#### Work instruction:
Every line below that holds the word "assets" must be listed.

• • •

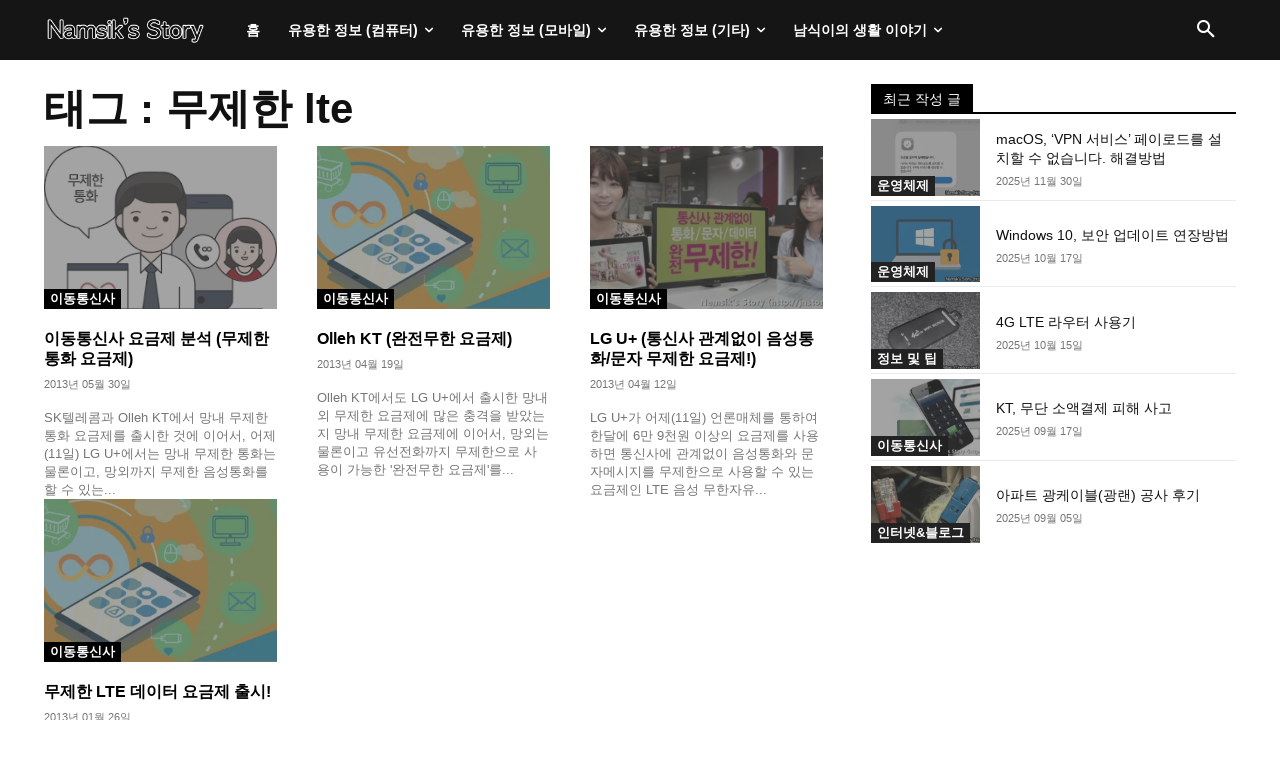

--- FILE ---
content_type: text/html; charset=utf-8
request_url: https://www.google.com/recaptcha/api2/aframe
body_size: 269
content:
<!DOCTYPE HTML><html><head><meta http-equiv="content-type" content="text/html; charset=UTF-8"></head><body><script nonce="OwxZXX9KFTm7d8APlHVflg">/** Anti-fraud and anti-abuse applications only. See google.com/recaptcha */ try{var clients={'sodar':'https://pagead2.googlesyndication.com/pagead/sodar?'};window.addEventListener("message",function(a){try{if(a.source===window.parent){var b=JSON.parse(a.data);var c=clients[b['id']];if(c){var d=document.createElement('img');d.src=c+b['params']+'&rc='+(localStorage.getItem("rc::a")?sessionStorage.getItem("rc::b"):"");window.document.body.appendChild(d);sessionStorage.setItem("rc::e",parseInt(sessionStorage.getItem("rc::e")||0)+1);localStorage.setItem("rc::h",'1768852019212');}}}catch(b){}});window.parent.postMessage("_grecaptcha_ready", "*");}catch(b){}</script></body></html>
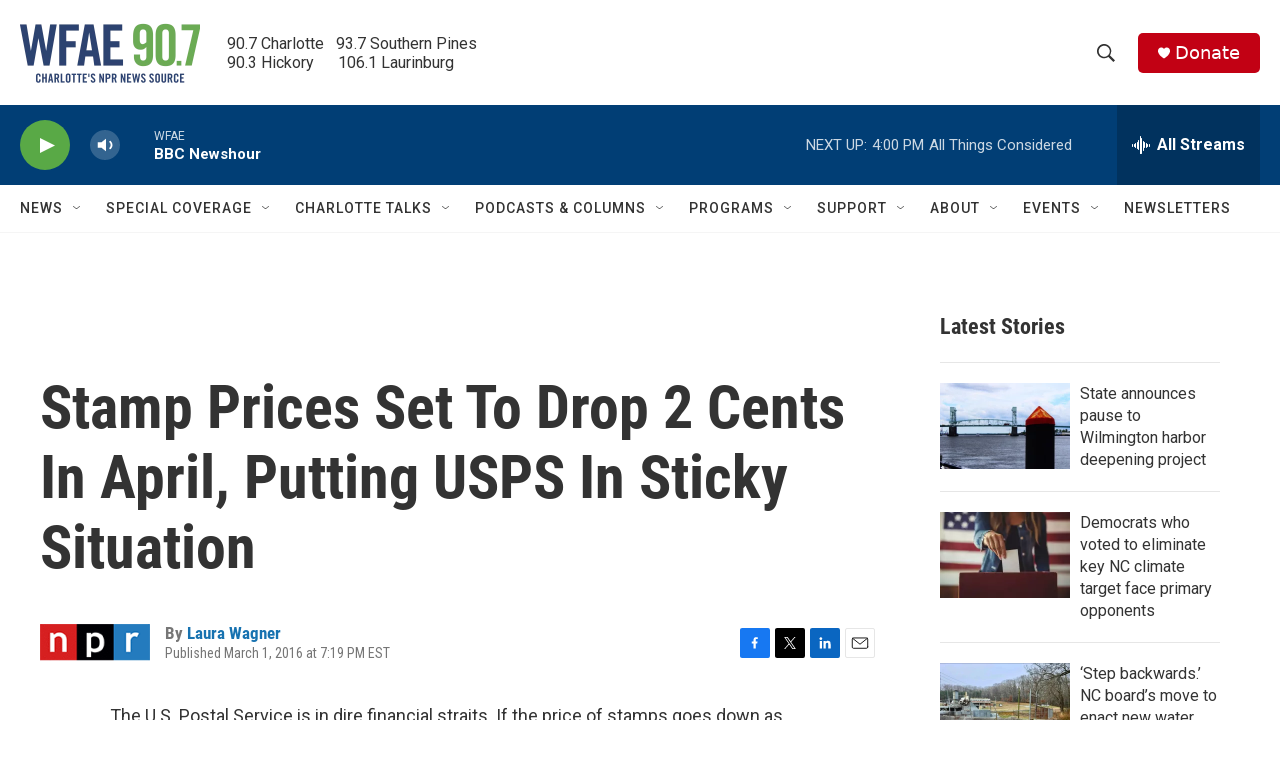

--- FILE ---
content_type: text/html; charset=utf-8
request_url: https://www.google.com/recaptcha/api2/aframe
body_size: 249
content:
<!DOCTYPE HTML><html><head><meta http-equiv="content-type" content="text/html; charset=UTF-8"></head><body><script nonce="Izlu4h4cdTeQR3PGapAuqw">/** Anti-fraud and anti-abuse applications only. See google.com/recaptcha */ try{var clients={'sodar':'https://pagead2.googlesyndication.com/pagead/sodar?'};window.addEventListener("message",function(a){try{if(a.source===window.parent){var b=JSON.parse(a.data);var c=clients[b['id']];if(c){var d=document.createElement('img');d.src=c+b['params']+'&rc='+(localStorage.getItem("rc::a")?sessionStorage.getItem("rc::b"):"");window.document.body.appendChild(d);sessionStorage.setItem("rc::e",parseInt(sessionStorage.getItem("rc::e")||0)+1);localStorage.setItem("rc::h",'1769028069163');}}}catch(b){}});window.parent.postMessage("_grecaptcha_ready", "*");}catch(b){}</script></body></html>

• • •

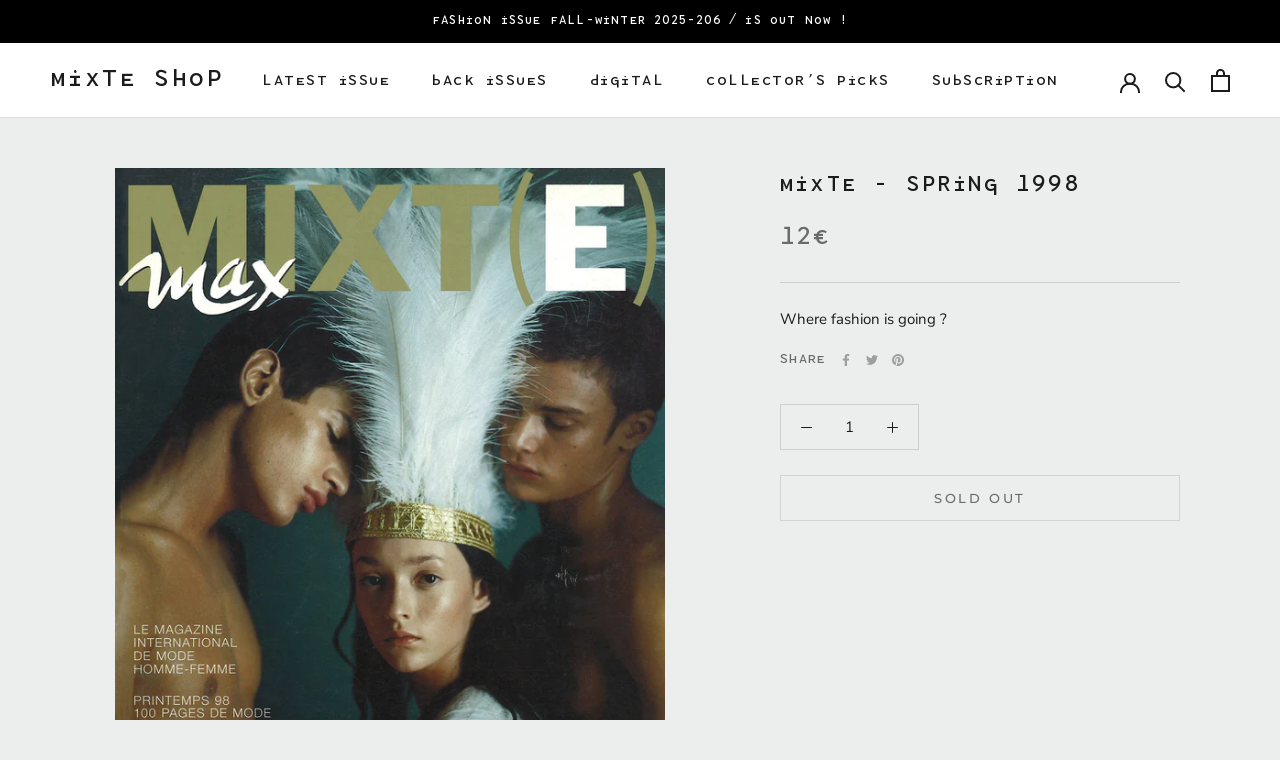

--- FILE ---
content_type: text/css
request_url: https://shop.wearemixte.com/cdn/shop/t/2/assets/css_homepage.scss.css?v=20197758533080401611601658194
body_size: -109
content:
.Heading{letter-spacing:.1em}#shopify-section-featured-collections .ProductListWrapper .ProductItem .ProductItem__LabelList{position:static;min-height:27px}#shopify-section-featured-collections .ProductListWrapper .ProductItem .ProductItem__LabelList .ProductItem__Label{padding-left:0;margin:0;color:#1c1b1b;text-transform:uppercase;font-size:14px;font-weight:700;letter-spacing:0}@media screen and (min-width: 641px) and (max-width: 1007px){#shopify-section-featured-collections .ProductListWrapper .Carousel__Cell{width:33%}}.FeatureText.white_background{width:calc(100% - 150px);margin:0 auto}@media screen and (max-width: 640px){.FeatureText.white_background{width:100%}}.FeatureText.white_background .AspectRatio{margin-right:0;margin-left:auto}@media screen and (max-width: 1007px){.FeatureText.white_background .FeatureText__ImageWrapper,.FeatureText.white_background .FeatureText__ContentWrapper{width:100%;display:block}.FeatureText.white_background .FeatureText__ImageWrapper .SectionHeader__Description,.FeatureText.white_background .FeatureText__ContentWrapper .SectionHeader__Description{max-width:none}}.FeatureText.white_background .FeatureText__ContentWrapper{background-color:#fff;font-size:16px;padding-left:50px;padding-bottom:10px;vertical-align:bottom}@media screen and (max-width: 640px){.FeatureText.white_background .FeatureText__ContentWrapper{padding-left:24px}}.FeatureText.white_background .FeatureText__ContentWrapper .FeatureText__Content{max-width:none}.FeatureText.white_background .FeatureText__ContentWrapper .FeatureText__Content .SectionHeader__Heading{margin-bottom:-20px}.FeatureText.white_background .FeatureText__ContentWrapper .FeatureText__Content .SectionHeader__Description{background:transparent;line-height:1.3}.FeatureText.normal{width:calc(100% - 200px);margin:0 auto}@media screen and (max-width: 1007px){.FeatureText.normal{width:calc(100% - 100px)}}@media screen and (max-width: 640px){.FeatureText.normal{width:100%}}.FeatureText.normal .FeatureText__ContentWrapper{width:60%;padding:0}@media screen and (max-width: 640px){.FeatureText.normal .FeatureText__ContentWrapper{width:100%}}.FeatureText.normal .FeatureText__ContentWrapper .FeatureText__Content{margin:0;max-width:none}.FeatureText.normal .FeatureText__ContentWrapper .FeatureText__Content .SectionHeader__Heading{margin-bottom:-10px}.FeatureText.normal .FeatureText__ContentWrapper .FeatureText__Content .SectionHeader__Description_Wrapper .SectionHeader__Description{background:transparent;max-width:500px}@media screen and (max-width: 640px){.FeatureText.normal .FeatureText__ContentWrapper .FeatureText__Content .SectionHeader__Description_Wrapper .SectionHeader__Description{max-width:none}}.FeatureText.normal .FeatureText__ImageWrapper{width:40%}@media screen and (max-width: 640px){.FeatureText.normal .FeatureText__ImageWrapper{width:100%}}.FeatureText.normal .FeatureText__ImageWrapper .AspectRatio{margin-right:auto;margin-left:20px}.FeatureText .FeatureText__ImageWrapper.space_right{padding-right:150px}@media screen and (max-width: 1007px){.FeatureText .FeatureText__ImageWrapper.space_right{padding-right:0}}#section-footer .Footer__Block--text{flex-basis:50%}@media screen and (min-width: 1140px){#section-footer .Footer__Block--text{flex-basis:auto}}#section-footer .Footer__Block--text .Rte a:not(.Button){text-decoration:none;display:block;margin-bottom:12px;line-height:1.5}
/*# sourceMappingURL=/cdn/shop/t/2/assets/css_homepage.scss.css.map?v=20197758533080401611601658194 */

• • •

#### Answer section:
request_url: https://shop.wearemixte.com/cdn/shop/t/2/assets/css_homepage.scss.css?v=20197758533080401611601658194
/*# sourceMappingURL=/cdn/shop/t/2/assets/css_homepage.scss.css.map?v=20197758533080401611601658194 */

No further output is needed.